**To do**
**A)** Please quote the CD review word for word, from "Track by track, it" to "tape loop derived.".
**B)** Summarize the CD review in two sentences.

Mainly,though, I hear essentialist folk music, the kind of which is rarely programmed at folk festivals these days. (Which also neatly explains why I avoid said festivals.) More's the pity, because I also hear lounge, real &  faux ethnic musics, torch & just a touch of hippie, the latter in it's most idealistic, pleasant, and panty-less guise. I call it modern day exotica, a fleshier version of what such retro-essentialists as The Shangs do.

The choice of instrumentation re-inforces my genre tag: an authentic Chamberlin proto-synth turns up on a regular basis, as do the kalimba, & the kanun, & - note to Byron Coley - a lot of Bansuri flute bandied about here.At some point, I must give a shout out to the jay-uzz inflected drumming & exotique percussion work of the Great Bob Scott, who helps the songs scoot along quite nicely.


Track by track, it breaks down like this:

The Marching Song is exactly that: film music for an off-beat march of pink elephants. The instrumentation here is tape loop derived.

Lovely
follows, and it is the best, most fully realized track on the CD. Leakey's voice runs through several octaves to great effect: from deep, throaty swells to high-end skylark trills. The song structure has the most development of anything on the disc, with a descending bridge pattern to offset the folk-cha verses. Harp string,alto sax and other non-rote samples are swirled about, and everybody goes home with flowers in their hair. Very nice. Is it ok to reference Minnie Ripperton AND Don Glen Vliet in the same song review? Sure.

Here I Stand is a modern torch ballad, with a simpler structure designed to hypnotize prospective listeners into her lair. Again, non-rote instrumentation and Leakey's alternately breathy and deep vocals give it the feel of something you'd find played at the Bachelor Den At The End of the Universe. or maybe in the unreleased soundtracks of David Lynch's sole stab at TV, Twin Peaks.

**Input data**
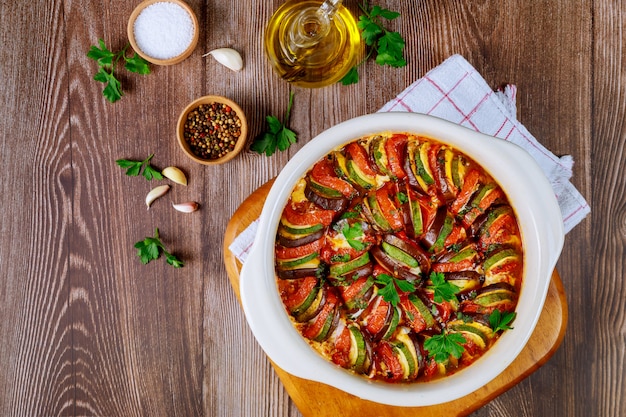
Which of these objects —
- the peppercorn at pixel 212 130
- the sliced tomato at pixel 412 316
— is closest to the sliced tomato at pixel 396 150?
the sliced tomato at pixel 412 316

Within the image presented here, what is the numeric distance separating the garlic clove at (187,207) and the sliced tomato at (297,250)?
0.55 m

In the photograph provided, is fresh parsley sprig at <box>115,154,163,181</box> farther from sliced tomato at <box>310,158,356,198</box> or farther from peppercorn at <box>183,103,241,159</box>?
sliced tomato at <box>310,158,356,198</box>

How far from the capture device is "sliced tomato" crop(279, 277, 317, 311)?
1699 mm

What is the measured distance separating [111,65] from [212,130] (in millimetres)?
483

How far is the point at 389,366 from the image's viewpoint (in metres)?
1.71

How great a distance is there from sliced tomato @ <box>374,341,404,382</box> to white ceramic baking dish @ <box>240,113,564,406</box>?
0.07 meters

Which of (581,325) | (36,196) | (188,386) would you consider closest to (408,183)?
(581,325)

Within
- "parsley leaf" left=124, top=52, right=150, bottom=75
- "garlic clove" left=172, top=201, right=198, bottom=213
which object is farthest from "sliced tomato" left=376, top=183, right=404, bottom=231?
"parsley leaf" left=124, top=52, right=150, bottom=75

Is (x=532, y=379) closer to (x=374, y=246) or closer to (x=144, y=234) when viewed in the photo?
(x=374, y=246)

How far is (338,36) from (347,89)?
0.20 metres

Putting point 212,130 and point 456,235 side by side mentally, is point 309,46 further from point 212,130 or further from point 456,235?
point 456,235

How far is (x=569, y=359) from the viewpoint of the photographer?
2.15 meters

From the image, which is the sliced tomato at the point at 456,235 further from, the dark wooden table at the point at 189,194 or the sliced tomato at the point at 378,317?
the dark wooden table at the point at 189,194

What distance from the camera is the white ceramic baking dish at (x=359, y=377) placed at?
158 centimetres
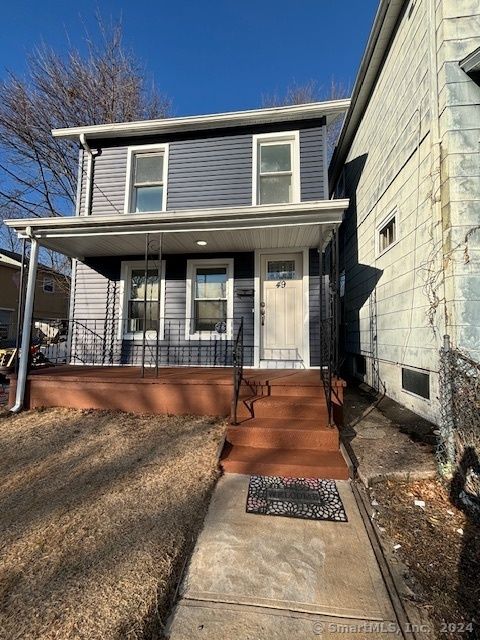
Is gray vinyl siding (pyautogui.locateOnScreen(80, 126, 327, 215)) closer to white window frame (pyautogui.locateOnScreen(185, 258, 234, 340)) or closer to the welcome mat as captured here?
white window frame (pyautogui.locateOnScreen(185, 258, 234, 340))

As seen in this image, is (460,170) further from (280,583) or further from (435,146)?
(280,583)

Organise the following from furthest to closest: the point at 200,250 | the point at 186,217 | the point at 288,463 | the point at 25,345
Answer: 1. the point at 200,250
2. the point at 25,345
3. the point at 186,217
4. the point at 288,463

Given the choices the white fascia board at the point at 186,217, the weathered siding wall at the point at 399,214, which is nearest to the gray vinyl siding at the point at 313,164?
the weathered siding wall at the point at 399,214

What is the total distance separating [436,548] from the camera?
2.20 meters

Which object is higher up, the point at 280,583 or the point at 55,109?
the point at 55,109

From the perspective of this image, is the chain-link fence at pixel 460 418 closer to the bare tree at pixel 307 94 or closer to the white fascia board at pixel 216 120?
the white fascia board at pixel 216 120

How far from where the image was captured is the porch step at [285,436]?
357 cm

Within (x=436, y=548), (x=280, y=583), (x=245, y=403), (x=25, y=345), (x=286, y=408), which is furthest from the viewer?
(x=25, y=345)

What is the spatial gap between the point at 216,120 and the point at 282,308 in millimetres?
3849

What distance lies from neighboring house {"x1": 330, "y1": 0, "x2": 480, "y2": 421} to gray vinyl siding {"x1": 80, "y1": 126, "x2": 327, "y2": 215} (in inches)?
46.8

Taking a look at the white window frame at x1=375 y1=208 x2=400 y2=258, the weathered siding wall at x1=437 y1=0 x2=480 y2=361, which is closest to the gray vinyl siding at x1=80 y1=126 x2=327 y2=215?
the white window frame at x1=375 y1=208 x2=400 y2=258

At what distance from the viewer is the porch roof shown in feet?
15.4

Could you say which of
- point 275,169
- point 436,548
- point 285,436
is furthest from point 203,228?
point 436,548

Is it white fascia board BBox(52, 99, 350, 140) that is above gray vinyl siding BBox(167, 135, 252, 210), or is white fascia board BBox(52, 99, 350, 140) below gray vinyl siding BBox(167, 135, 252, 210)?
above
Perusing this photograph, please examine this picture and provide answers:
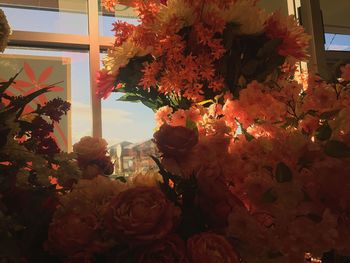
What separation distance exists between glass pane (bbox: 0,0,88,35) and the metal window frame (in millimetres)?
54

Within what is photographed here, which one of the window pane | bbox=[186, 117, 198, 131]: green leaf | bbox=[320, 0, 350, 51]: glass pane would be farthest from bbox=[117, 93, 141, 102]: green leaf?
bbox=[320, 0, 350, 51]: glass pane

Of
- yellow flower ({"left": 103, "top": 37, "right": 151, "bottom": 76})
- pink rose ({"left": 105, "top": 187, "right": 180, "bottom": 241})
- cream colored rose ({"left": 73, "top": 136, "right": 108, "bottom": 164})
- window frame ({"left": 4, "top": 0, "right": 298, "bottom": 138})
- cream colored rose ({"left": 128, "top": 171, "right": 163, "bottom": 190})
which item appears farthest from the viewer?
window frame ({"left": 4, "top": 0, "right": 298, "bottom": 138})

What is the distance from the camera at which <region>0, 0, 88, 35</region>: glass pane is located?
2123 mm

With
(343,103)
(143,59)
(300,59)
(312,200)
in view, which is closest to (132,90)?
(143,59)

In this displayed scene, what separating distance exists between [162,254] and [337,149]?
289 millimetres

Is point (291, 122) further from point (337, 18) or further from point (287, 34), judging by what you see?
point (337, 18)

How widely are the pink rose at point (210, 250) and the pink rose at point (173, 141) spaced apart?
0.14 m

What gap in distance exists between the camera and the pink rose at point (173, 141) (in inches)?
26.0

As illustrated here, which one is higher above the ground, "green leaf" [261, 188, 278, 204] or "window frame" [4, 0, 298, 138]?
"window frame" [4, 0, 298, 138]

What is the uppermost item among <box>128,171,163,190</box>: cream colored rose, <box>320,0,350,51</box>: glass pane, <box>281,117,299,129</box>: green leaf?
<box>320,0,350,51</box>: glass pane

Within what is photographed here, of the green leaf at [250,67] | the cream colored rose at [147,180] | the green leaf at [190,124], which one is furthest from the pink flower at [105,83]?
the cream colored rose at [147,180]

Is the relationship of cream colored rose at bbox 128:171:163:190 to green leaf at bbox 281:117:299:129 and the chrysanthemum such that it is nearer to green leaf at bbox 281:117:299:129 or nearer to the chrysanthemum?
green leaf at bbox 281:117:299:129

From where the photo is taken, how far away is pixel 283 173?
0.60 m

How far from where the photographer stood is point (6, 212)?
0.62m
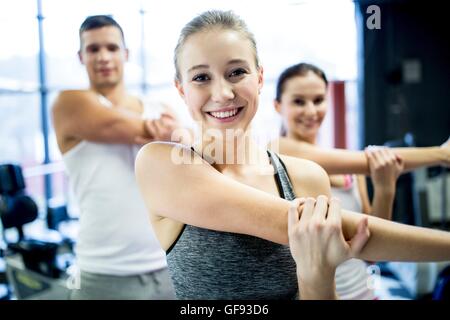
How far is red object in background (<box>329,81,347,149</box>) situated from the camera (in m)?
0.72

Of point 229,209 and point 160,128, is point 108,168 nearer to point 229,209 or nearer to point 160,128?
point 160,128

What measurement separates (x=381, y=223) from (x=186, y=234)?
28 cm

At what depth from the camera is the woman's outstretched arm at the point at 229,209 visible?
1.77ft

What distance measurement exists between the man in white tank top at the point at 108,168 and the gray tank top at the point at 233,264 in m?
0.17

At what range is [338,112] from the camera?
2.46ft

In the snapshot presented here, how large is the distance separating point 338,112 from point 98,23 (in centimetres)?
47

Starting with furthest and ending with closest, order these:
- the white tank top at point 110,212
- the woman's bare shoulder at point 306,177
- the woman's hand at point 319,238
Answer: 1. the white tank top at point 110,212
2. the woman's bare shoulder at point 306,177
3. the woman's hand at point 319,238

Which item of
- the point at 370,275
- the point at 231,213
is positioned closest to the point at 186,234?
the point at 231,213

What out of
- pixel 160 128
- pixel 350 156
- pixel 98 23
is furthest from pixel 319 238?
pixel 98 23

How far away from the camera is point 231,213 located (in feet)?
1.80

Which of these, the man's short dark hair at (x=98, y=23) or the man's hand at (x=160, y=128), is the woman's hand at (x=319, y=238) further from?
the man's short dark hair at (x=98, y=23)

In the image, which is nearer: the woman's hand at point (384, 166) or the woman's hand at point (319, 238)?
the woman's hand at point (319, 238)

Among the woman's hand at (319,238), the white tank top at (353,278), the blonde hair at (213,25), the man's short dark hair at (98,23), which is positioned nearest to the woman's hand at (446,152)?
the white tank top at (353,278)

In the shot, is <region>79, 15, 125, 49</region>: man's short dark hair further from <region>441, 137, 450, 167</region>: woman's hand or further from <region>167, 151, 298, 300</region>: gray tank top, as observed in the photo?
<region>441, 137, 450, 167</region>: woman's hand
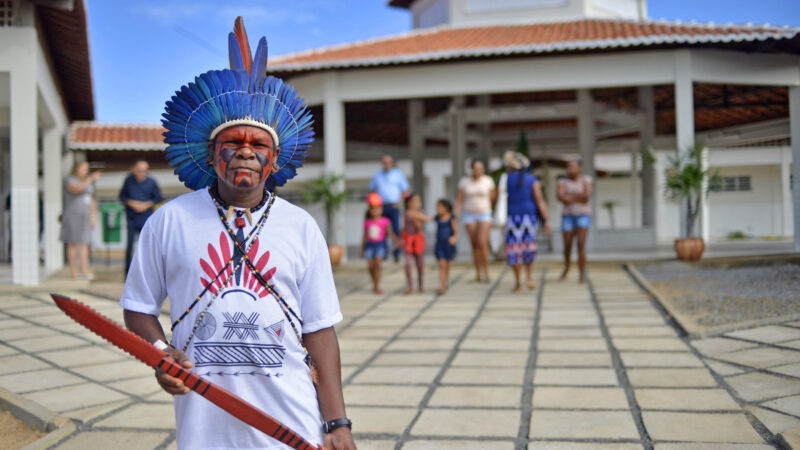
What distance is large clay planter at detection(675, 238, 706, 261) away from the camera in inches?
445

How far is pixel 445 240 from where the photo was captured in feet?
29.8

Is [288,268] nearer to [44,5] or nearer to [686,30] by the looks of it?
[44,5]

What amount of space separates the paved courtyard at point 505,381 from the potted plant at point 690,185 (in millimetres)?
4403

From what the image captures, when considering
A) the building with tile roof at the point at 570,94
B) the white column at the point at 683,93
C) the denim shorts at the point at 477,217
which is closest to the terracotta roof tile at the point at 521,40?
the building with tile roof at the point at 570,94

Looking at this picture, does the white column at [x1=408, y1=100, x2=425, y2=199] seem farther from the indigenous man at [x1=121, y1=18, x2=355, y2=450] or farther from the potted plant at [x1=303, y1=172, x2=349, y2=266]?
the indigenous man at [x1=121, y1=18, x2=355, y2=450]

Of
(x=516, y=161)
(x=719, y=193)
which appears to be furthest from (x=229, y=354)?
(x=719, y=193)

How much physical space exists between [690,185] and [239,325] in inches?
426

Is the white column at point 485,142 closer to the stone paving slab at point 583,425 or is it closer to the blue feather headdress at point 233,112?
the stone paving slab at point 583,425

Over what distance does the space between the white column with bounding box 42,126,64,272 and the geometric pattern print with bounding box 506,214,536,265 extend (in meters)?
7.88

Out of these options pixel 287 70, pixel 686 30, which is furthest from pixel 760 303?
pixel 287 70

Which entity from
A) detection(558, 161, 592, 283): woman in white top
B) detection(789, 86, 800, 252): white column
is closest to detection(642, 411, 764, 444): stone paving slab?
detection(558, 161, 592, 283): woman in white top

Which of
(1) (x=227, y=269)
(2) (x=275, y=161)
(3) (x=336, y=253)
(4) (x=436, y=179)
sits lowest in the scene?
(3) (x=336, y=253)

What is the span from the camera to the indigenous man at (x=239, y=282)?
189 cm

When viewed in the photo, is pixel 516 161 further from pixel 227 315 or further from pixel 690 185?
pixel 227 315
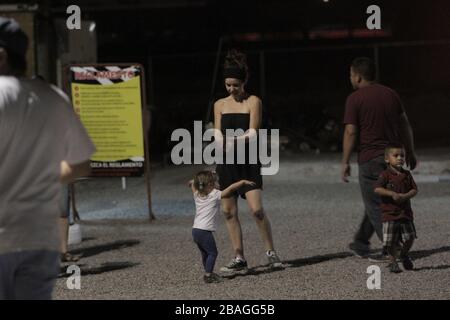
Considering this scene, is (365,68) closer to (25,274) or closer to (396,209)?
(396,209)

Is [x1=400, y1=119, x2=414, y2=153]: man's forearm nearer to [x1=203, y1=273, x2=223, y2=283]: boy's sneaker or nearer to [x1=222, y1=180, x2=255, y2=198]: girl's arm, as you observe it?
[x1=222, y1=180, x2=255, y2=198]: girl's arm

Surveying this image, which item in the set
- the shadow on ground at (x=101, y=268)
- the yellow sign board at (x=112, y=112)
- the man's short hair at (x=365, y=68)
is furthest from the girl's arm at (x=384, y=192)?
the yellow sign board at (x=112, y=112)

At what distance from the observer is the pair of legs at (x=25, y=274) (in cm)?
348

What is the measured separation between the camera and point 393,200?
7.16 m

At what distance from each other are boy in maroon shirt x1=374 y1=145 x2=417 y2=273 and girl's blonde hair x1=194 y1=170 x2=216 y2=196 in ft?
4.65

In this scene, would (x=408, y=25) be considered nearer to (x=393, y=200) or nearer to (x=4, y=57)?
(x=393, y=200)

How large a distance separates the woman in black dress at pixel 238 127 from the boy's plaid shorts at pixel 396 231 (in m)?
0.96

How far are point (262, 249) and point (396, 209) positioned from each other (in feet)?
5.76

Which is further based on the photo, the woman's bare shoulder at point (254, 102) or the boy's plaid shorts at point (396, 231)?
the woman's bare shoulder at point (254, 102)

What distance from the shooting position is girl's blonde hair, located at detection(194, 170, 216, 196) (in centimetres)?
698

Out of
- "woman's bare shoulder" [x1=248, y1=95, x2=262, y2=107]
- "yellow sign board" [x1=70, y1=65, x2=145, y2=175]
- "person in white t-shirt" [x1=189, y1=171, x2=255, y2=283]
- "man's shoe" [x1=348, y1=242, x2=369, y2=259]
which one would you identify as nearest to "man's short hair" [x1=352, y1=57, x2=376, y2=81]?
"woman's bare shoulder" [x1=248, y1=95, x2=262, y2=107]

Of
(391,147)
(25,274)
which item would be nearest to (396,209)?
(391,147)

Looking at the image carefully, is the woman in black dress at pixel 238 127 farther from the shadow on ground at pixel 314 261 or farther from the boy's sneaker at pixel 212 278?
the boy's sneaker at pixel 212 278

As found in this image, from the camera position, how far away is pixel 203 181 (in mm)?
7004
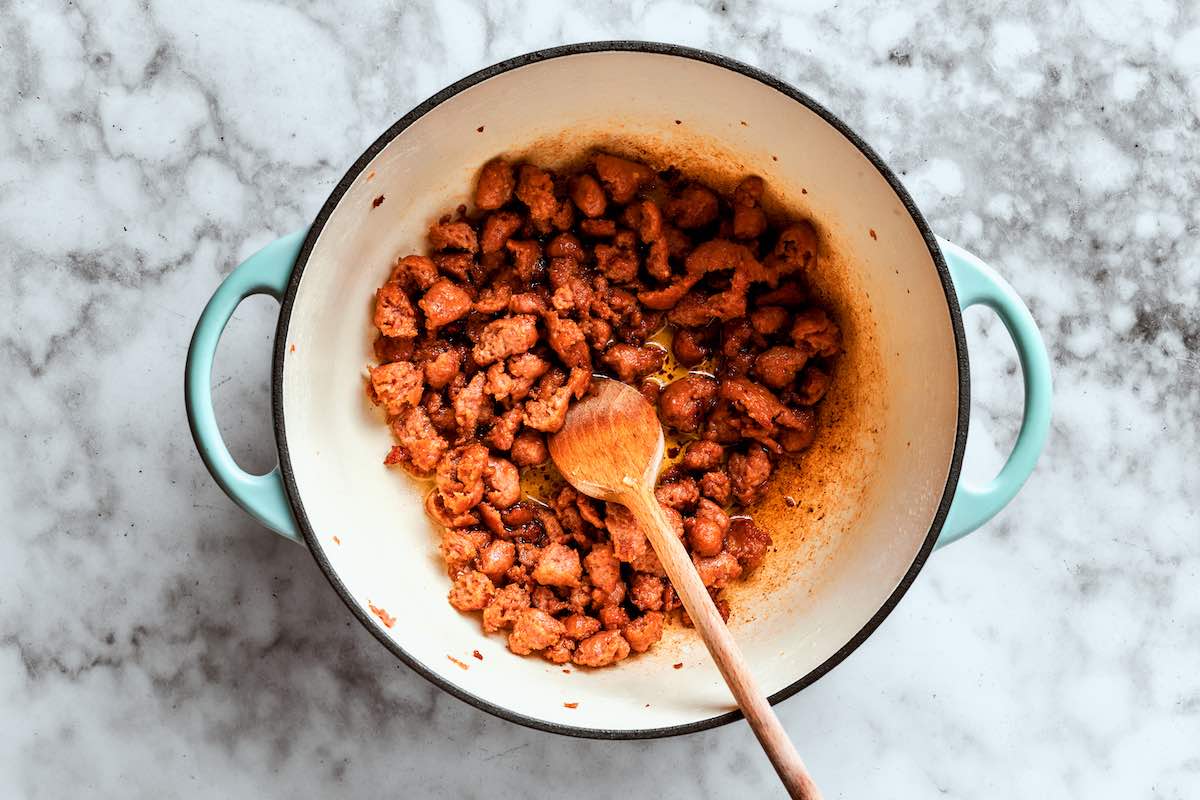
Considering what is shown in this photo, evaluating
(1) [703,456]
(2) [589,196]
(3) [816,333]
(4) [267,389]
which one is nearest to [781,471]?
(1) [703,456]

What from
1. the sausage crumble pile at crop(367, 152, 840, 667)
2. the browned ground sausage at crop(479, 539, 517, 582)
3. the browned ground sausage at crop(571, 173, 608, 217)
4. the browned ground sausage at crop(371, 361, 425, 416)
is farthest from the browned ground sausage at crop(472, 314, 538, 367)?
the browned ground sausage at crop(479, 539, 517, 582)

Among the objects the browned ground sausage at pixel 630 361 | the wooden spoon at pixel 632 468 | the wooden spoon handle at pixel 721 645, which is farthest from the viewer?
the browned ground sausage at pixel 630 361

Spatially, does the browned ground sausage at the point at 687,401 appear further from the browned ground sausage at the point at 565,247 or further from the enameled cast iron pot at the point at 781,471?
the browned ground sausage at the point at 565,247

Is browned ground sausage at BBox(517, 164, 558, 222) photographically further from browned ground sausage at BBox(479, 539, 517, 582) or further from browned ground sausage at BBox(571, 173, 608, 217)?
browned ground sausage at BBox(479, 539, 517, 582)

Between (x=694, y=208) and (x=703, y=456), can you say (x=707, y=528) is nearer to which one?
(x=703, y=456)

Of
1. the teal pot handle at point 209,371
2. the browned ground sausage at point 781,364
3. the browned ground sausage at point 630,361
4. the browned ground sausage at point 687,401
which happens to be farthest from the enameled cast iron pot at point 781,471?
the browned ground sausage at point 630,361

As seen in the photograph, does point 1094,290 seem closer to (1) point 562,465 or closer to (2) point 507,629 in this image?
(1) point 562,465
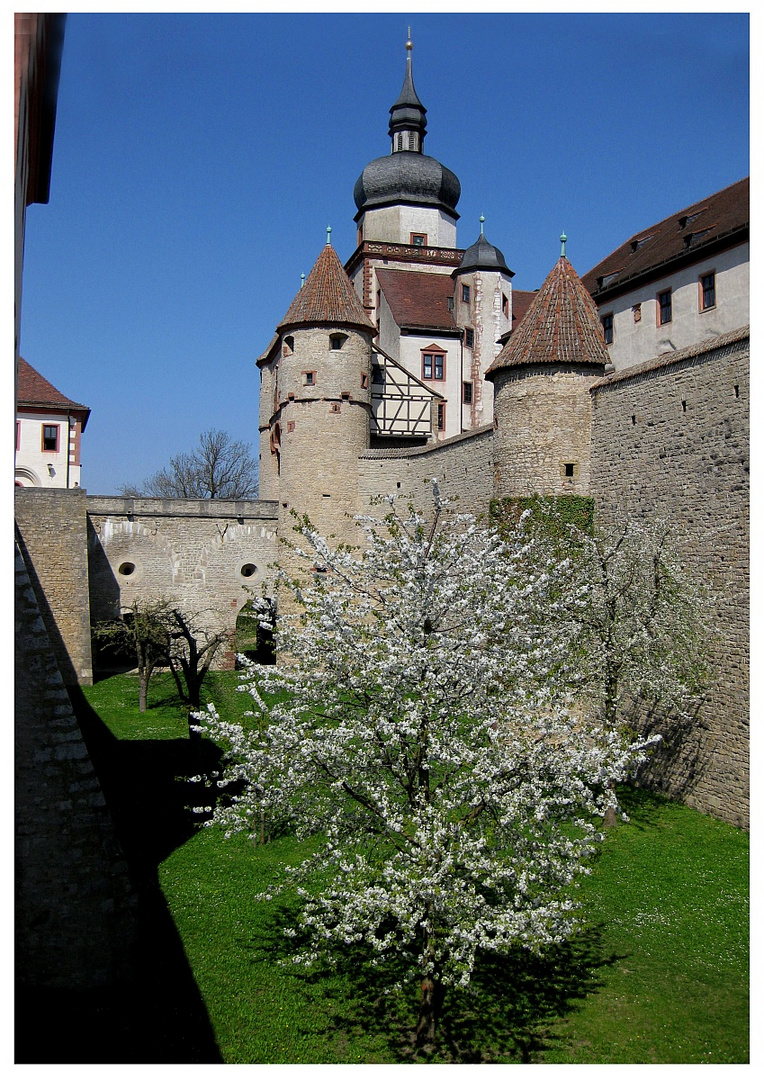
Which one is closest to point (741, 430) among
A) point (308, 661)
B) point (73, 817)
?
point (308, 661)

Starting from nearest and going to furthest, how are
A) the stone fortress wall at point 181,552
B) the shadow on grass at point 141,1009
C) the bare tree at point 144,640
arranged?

**Answers provided**
**A)**
Track by track, it breaks down like this:

The Marching Song is exactly that: film music for an off-beat march of pink elephants. The instrumentation here is tape loop derived.

**B)** The reviewer hears mainly essentialist folk music on the CD, along with lounge, ethnic, torch and hippie touches, and calls it modern day exotica. The instrumentation includes a Chamberlin proto-synth, kalimba, kanun and Bansuri flute, and among the tracks "Lovely" is judged the best and most fully realized, while "The Marching Song" is tape-loop film music for a march and "Here I Stand" is a hypnotic modern torch ballad.